Monday, July 24, 2017

From Chariton to the Hotel Colfax in a 1910 E-M-F

The Hotel Colfax, "improved" to the tune of $700,000 between 1905 and 1909.

James P. Donahue's Hotel Colfax (offering hundreds of rooms, fine dining and access to the mineral springs and baths that city was famous for) was the talk of Iowa during the summer of 1910. And Chariton's Walter H. Dewey had a brand new automobile --- a four-cylinder E-M-F (later Studebaker) touring car ordered early in the year from Chariton Auto Co.

A 5-passenger 1910 E-M-F touring car (no, there was no windshield)
And so, during early August, Walter gathered four friends in his five-passenger vehicle on a fine Sunday morning and they set out --- on a lark --- to make the circuit from Chariton to Colfax to Des Moines and home again. Dewey was running (unsuccessfully as it turned out) for railroad commissioner on the Democratic ticket that year, but politics seem to have been secondary to a good time.

Walter, principal heir to the Branner fortune, was the eldest in the party at 38. Devoted to his mother, Victoria (Branner) Dewey, he would wait six more years to marry and start a family.

Along for the ride was his friend David Q. Storie Jr., 36, a popular young physician and family man. They had made this circuit together a number of times, testing the capabilities of whatever automobiles they owned at the time and reporting the results to Chariton newspapers.

-- EXERCISE DIRECTIONS --
Duplicate the passage of the account of the 1910 automobile trip from "From Chariton to the" up to and including "was no windshield)". The records play no part in what follows and can be left aside.

-- EXTRACTED RECORDS --
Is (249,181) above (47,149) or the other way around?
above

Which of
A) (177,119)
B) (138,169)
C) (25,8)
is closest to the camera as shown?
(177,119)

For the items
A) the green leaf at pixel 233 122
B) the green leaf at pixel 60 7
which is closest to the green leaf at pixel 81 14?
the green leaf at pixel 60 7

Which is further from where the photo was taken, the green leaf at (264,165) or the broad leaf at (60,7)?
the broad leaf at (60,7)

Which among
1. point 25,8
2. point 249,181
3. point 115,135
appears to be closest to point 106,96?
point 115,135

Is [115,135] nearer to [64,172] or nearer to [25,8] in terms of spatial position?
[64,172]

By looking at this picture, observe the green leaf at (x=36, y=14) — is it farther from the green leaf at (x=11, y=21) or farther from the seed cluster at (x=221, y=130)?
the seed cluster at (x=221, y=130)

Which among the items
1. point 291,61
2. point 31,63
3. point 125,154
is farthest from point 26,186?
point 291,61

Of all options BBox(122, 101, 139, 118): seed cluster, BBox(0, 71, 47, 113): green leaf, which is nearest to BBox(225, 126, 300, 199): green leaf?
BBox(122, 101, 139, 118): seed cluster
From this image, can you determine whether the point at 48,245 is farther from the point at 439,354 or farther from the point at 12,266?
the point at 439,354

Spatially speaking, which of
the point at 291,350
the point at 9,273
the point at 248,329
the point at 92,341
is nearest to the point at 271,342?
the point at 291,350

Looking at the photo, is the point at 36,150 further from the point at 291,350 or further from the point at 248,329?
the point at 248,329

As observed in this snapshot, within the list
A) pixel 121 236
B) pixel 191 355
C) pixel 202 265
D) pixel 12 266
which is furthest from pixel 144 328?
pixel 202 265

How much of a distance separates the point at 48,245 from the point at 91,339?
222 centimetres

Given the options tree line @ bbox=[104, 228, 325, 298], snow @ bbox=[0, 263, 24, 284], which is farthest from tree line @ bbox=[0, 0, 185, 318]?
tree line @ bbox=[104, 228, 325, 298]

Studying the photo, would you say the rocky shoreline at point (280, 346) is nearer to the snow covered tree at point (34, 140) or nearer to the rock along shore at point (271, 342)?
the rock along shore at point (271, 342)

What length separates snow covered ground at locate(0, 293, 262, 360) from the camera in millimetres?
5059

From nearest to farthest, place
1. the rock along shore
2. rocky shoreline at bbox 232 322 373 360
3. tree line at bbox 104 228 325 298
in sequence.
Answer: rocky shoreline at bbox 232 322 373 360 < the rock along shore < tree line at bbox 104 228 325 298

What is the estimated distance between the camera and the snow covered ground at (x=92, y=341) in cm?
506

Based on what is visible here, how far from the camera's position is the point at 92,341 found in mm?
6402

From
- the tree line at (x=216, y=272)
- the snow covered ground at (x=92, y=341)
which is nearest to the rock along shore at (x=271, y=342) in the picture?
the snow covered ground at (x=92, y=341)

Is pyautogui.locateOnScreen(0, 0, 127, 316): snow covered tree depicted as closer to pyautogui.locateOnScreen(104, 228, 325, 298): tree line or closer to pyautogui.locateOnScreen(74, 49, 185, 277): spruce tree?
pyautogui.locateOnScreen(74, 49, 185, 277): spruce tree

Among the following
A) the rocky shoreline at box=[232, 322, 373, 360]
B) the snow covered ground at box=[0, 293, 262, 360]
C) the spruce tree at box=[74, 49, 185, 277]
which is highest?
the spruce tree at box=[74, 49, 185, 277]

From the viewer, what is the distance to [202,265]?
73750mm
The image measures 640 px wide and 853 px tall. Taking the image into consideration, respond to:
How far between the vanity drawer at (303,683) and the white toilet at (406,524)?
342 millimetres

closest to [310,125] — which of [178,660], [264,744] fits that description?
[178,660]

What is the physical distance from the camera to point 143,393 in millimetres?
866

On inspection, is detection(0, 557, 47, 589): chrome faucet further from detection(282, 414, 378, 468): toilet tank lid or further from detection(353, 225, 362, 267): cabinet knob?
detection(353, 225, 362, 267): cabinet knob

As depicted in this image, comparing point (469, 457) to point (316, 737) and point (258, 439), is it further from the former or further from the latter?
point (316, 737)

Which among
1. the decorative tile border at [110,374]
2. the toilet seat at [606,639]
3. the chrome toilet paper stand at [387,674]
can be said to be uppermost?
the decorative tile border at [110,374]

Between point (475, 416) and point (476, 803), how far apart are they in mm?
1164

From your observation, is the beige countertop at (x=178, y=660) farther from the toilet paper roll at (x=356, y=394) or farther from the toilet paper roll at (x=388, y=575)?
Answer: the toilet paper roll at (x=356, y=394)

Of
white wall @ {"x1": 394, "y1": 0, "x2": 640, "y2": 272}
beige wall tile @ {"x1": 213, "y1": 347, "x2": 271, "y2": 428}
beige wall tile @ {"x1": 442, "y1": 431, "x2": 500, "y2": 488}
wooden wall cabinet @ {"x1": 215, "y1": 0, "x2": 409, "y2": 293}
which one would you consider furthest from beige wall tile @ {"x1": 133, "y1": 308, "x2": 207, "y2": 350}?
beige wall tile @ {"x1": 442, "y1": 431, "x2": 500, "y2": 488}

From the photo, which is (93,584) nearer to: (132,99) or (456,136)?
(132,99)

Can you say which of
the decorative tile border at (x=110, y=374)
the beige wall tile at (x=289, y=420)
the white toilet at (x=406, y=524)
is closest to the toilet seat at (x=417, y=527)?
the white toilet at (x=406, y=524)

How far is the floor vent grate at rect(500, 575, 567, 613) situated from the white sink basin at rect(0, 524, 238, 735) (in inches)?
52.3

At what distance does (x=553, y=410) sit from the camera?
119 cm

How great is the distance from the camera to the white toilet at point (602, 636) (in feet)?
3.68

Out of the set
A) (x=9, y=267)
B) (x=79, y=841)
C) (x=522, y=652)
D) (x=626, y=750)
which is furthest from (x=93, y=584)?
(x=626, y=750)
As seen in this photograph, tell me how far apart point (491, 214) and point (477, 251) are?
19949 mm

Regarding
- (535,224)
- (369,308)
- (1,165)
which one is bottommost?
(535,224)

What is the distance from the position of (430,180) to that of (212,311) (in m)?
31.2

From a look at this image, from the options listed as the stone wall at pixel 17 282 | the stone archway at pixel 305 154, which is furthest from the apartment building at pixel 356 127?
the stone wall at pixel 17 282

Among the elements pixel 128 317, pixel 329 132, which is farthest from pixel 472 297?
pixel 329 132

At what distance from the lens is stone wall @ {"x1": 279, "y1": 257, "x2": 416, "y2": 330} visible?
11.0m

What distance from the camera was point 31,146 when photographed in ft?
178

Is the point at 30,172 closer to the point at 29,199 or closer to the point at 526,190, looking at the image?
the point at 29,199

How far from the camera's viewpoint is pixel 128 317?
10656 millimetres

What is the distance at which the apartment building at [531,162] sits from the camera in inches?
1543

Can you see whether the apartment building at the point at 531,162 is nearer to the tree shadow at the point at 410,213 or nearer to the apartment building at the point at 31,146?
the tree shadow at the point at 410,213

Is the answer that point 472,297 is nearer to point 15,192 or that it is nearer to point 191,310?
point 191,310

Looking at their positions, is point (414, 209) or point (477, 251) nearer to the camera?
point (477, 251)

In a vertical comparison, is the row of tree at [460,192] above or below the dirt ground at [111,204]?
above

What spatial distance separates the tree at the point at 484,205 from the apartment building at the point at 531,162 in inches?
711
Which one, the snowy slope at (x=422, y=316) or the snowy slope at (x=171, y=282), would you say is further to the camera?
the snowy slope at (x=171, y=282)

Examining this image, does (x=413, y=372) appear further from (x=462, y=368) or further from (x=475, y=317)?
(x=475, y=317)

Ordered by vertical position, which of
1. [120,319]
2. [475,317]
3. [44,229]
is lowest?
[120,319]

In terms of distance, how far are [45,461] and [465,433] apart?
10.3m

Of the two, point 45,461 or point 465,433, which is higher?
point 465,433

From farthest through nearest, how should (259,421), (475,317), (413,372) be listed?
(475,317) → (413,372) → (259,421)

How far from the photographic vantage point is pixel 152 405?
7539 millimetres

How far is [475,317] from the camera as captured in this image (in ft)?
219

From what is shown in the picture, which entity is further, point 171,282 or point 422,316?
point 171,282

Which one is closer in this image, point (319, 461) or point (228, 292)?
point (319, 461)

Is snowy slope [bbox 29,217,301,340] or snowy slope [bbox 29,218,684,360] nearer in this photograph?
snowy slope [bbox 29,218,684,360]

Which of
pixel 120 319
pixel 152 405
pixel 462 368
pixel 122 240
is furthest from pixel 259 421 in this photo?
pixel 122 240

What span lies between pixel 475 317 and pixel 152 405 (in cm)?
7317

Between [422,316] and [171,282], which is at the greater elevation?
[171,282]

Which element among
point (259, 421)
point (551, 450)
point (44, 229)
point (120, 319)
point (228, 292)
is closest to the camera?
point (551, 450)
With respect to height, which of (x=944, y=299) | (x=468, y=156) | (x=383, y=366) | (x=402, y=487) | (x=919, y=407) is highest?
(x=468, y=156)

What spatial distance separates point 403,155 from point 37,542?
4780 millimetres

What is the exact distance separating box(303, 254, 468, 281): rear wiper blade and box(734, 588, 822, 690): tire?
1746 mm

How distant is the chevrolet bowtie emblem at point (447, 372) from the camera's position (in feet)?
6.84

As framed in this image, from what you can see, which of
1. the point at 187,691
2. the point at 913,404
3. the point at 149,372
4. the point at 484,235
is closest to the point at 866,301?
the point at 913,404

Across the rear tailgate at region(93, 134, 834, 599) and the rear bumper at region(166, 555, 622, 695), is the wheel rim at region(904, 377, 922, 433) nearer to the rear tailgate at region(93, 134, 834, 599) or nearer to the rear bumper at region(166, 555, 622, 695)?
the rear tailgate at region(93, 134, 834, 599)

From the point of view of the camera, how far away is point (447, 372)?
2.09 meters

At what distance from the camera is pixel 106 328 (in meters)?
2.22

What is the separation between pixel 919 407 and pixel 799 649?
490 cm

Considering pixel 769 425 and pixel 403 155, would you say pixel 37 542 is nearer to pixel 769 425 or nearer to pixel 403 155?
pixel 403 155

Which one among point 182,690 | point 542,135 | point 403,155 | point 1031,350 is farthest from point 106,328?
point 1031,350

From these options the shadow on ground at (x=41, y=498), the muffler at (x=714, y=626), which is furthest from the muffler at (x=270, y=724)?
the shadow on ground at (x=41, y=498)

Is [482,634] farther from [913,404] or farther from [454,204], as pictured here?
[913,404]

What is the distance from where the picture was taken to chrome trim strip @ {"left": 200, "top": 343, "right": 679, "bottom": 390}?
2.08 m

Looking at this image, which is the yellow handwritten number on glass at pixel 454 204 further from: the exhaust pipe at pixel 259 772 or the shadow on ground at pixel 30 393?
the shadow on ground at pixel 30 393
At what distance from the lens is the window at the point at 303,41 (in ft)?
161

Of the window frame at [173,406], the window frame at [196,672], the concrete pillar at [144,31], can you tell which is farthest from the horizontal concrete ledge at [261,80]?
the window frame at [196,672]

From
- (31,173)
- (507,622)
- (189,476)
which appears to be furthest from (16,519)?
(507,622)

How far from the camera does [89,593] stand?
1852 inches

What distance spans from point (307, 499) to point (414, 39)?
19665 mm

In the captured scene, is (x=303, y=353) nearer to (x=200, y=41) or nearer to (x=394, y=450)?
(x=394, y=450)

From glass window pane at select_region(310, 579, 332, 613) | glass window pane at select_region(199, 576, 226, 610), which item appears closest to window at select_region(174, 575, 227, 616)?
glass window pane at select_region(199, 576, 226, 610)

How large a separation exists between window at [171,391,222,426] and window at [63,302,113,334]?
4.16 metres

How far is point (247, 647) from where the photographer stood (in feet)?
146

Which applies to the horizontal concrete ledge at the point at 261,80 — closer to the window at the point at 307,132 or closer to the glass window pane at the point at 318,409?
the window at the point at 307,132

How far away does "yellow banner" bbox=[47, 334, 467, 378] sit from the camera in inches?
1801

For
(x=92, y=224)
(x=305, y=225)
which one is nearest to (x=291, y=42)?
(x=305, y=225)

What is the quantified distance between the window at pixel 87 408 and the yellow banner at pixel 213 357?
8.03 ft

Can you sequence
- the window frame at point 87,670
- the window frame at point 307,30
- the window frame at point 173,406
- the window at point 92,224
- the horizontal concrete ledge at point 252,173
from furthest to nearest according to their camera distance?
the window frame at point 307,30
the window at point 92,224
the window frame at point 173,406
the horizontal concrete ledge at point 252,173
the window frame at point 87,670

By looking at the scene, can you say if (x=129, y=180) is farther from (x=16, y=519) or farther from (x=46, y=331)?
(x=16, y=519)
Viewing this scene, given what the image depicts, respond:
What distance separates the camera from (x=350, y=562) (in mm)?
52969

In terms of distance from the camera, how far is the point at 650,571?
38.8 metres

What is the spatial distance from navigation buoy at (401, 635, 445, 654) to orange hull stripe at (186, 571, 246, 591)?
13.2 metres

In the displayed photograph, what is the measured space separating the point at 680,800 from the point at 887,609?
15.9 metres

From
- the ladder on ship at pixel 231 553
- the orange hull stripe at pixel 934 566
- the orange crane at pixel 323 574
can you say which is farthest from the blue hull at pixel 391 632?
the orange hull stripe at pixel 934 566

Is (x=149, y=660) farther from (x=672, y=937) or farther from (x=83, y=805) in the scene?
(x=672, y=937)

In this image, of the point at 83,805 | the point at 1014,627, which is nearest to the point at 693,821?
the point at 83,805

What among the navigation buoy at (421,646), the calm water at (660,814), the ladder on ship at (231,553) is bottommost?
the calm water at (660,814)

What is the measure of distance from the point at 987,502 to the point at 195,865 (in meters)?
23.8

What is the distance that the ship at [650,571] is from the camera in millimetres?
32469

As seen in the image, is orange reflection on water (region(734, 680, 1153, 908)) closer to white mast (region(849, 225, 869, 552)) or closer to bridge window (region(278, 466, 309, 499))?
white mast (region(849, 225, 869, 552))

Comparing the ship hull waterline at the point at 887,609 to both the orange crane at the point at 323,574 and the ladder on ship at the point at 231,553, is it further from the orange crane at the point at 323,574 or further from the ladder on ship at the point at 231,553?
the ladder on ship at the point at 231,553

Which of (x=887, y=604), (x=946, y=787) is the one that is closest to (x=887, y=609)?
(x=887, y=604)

-- RIGHT ANSWER --
From Chariton to the Hotel Colfax in a 1910 E-M-F

The Hotel Colfax, "improved" to the tune of $700,000 between 1905 and 1909.

James P. Donahue's Hotel Colfax (offering hundreds of rooms, fine dining and access to the mineral springs and baths that city was famous for) was the talk of Iowa during the summer of 1910. And Chariton's Walter H. Dewey had a brand new automobile --- a four-cylinder E-M-F (later Studebaker) touring car ordered early in the year from Chariton Auto Co.

A 5-passenger 1910 E-M-F touring car (no, there was no windshield)